We couldn’t afford the tickets – but he didn’t mind.

He sat on the floor that night. Jack Daniels sat next to him, he stared at the walls and he smiled. ‘It’s like I’m six again’ he said, eyes blurry and smile loose. I sat next to him, smiling back as he cried.

We made our own circus, in that room. We had a mattress, and we had a duvet he’d had since he was eight. Covered in carousels and faded lights. He told me he’d hang it from his door and imagine back years ago, when his dad took him to the circus. He said the carousel had been exactly that, and the lights had been brighter once.

Clowns and rides, candyfloss and colours brighter than the sun. He told me his dad had bought him that duvet two years after their visit. It was the last thing he’d given to him, before he left. Then he’d smile like it was fond when it was really tearing him apart, and he’d say that his dad never forgot his birthday.

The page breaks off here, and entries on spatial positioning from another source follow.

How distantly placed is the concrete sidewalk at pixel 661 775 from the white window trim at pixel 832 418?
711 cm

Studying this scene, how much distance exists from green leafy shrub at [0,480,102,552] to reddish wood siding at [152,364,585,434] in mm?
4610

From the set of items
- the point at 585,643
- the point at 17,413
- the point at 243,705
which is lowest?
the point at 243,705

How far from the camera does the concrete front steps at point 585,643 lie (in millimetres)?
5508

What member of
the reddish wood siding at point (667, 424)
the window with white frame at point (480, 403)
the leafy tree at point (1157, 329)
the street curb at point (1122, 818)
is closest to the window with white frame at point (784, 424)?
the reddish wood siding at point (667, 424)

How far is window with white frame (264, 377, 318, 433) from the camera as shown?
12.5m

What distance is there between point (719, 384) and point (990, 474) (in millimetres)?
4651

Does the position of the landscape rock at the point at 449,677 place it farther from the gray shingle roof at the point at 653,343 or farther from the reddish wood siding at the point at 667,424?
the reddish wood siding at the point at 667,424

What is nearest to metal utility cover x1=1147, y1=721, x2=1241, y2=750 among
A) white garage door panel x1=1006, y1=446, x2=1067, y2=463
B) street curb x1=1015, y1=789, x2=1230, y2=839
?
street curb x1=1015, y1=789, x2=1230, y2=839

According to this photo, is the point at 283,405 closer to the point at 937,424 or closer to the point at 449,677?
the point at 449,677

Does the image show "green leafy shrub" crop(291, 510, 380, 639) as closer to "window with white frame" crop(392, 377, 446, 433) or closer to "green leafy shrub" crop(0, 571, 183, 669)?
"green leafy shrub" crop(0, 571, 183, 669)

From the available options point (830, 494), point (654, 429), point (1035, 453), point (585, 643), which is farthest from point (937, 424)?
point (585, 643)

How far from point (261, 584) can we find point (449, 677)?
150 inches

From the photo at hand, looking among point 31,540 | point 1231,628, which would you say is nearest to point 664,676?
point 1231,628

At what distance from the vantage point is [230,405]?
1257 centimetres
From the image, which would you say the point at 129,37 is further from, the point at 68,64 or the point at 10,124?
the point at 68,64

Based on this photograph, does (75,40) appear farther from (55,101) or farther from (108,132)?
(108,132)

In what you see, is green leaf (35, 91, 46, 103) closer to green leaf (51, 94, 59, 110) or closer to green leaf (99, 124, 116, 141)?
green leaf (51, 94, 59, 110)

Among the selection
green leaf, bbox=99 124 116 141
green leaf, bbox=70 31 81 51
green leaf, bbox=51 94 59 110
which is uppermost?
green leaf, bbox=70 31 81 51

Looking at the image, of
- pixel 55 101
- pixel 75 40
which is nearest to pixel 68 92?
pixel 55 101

And now he’s stands there, in the doorway of our circus, haggard and ill looking. He looks sad, and he looks so, so disappointed. The walls have faded since 2000, and there are cigarette marks and small blood stains we don’t mention anymore. There’s still a mattress though, and a circus spread over it. Drug paraphernalia spread over that carousel like it has a place in his memories wonderland.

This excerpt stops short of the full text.